Purple prose is generally tedious to read because it's trite, not because it's too descriptive.
Take a writer like Nabokov: guilty of florid, ornate, self-referential, beautiful prose. He makes it work. He was the rare type of writer who could wax rhapsodic about the mundane and make it transcendent.
If prose is rife with cliche, inept or trite metaphor, abuse of adverbs, and various other sins of overwriting, then readers will accuse the writer of purple prose. But the core problem is probably triteness.
Definately this.
And even when you look at authors who are particularly lyrical, they still have clean, clear language. Adverbs and adjectives should only be used if they add something unique, or a particular rhythm.
Also, be concrete, rather than abstract. That is at the heart of good "showing".

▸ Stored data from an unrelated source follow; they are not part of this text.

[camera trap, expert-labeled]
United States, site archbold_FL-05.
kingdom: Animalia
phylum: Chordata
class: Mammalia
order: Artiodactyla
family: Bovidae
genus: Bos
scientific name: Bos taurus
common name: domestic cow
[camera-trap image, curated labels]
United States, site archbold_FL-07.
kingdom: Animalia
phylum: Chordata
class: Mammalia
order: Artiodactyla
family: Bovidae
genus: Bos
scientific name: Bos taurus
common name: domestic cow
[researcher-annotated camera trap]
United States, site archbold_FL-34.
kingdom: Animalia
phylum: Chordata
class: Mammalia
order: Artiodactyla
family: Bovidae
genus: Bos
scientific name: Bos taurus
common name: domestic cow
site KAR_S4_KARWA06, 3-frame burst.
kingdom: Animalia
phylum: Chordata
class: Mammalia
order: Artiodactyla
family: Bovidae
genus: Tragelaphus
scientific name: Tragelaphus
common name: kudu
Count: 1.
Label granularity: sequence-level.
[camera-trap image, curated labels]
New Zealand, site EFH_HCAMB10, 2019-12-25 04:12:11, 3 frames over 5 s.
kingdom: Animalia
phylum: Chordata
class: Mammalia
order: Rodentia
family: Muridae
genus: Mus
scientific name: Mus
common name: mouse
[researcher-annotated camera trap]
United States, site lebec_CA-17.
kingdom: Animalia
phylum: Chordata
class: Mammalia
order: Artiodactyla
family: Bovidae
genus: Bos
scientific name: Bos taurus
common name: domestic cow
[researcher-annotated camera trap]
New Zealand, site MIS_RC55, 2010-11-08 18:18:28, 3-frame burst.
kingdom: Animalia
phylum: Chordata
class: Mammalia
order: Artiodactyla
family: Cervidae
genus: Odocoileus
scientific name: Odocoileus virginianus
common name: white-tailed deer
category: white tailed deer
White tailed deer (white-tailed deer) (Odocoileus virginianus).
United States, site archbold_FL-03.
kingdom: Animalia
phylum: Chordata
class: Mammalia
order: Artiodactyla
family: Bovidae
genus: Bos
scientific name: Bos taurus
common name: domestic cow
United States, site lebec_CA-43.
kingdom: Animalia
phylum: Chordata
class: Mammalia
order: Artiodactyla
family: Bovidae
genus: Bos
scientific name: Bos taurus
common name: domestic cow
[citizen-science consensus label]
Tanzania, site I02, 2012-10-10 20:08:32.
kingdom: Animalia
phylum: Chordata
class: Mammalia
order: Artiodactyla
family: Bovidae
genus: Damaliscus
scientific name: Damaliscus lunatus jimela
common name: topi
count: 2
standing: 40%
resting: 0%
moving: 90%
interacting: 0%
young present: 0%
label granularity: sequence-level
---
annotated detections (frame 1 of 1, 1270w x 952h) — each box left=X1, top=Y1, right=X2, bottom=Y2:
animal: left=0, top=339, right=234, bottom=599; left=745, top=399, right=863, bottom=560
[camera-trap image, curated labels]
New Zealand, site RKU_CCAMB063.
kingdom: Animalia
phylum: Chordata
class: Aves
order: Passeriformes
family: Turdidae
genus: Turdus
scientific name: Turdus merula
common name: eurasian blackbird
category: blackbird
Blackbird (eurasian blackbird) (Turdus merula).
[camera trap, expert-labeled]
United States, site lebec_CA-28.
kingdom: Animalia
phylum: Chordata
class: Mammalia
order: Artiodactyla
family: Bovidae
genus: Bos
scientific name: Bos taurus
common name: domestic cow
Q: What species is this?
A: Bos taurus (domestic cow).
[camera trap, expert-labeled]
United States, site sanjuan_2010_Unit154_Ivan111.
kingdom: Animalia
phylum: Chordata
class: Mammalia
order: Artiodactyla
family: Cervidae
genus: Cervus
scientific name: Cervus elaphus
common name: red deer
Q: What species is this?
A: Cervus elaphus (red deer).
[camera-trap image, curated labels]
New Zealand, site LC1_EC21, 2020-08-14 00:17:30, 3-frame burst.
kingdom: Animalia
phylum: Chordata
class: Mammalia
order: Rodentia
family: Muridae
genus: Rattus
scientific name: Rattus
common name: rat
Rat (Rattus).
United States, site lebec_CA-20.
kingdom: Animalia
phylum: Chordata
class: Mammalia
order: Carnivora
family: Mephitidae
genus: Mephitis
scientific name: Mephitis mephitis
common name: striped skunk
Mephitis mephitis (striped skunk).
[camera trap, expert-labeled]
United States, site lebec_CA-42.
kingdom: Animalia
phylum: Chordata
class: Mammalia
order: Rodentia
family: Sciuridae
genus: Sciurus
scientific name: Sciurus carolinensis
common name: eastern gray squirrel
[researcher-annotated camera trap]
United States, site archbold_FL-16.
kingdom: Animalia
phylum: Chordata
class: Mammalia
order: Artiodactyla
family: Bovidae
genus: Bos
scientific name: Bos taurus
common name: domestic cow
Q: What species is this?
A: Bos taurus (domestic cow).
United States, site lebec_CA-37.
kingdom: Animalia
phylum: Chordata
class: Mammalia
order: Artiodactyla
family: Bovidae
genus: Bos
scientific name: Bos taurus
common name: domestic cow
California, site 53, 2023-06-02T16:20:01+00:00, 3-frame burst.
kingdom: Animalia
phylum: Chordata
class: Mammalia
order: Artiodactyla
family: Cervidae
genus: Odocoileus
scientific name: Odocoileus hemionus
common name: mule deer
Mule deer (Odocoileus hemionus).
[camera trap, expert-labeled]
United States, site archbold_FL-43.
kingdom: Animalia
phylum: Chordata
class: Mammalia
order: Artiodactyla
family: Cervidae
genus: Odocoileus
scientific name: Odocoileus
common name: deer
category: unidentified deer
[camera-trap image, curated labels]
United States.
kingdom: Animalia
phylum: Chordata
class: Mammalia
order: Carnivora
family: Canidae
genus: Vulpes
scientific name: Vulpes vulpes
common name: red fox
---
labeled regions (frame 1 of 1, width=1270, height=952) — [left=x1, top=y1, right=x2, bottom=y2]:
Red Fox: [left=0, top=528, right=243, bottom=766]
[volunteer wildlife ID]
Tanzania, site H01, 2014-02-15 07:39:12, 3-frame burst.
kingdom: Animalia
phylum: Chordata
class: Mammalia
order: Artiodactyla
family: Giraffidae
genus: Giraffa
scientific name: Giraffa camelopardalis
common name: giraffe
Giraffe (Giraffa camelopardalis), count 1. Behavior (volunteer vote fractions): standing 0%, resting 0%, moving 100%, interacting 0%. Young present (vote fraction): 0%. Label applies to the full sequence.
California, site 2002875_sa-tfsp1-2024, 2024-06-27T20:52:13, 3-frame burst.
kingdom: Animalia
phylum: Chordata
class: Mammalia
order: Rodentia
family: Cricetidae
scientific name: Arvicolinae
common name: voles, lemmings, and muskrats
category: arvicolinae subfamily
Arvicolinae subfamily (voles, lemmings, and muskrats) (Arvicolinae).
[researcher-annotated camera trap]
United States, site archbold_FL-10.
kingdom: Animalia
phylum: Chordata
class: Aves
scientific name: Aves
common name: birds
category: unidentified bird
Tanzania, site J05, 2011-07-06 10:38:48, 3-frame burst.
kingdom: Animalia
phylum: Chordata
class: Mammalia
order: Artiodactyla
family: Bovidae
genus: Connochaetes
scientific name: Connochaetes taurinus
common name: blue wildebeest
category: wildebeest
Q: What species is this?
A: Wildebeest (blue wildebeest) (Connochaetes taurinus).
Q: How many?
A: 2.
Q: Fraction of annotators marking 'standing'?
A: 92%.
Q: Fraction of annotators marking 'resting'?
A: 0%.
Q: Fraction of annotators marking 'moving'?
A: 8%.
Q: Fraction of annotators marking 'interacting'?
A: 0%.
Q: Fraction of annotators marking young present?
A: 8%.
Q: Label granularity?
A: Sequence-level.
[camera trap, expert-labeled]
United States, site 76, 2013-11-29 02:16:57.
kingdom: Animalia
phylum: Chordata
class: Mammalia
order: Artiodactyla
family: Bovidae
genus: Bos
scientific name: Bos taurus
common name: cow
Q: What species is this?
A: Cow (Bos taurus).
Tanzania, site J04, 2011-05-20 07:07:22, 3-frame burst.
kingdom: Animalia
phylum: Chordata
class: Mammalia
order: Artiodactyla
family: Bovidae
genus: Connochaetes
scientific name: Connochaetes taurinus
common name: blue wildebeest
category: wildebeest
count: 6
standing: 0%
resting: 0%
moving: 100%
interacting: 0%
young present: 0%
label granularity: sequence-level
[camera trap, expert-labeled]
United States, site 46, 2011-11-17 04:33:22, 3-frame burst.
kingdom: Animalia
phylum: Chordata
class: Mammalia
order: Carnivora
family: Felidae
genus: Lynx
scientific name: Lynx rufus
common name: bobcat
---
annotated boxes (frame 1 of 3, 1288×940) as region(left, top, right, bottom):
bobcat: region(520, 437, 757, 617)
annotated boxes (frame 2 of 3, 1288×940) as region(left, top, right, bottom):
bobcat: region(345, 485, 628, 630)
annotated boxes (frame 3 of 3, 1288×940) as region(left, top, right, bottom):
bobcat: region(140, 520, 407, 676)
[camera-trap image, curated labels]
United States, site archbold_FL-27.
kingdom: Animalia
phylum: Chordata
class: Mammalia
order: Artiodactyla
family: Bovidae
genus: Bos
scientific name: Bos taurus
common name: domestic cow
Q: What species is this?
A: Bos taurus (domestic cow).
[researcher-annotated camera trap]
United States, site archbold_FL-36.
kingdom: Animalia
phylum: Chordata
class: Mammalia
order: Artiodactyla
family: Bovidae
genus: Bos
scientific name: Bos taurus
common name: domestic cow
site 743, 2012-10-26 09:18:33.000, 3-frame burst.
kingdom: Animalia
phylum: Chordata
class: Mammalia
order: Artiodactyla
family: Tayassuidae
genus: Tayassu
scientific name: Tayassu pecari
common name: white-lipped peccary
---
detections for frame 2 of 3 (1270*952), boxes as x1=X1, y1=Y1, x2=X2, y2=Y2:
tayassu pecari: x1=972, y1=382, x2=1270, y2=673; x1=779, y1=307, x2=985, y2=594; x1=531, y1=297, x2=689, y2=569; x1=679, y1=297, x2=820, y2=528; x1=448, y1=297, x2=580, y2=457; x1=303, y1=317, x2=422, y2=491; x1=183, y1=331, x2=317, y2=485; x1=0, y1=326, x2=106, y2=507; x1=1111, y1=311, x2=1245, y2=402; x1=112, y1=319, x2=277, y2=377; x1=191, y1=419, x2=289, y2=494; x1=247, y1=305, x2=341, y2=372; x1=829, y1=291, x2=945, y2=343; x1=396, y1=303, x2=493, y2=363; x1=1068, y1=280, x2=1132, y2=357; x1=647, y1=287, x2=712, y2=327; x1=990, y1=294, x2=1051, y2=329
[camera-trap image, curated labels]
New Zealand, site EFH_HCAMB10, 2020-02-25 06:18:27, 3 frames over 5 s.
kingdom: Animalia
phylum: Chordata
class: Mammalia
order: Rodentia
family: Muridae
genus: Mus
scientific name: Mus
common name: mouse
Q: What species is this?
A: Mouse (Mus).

Adjectives and adverbs works best when they are used with absolute precision yet are a little suprising. Ask yourself "have I heard this description or turn of phrase somewhere else before, or is this new?"
Same withe metaphors and similies. A few very unique ones go a long way. Don't feel like you have to struggle to come up with a lot of them.
Avoiding purple prose doesn't mean dumbing down your language; as a reader I love beautiful, complex prose, and I am not averse to the occasional trip to the dictionary. But those rare words have to be used very precisely, cleverly, and be absolutely necessary.
For example, I remember in an early chapter of
Kavalier and Clay, Michael Chabon refers to "all of cathected Prague." That is a brilliant use of a somewhat obscure Freudian term. No other simpler word would do precisely what "cathected' does in that sentence. It also fits because the character his omniscient narrator is talking about is a psychologist, back in the day and age when Freud was a big deal, and it fits the overall themes of the book, about how people deal with their loss and unbearable attatchments through escapism. So the rare word works because it connects with so much in the book, rather than just being an instance of going to the thesaurus for something new.
I would read some authors who write great prose to get a sense of what good lyrical writing sounds like. Don't try to copy, but examine how they use metaphor, simile, and other aspects of language to paint beautiful pictures, and how it differs from trite, purple prose. Some of my favorite books to study for the prose and they way it fits the narrative and the characters are:
- To the Lighthouse by Virgina Woolf (more complex...but not necessarily with big words),
- The Road by Cormac McCarthy (lyrical but sparse),
- The
Earthsea Books by Ursula LeGuin (clean but also lyrical, an especially good example for fantasy prose),
- Little, Big by John Crowley (more ornate, and requires an occasional trip to the dictionary, but a great example of how to do ornate prose and big words well.)
It does also depend on POV and what type of book you are writing. If you are writing from a character POV, your language should more closely match their thought. If you are writing from an omniscient POV you have more freedom, writing in the voice of the narrator, but still want to keep it appropriate to the style of the book and the characters (and your narrator's attitude towards them). You want your prose to "fit" your story, and your genre.
If you write fantasy, Ursula LeGuin's essay "From Elfland to Poughkeepsie" is a must read about prose specifically in fantasy. It was written a few decades ago but is timeless advice.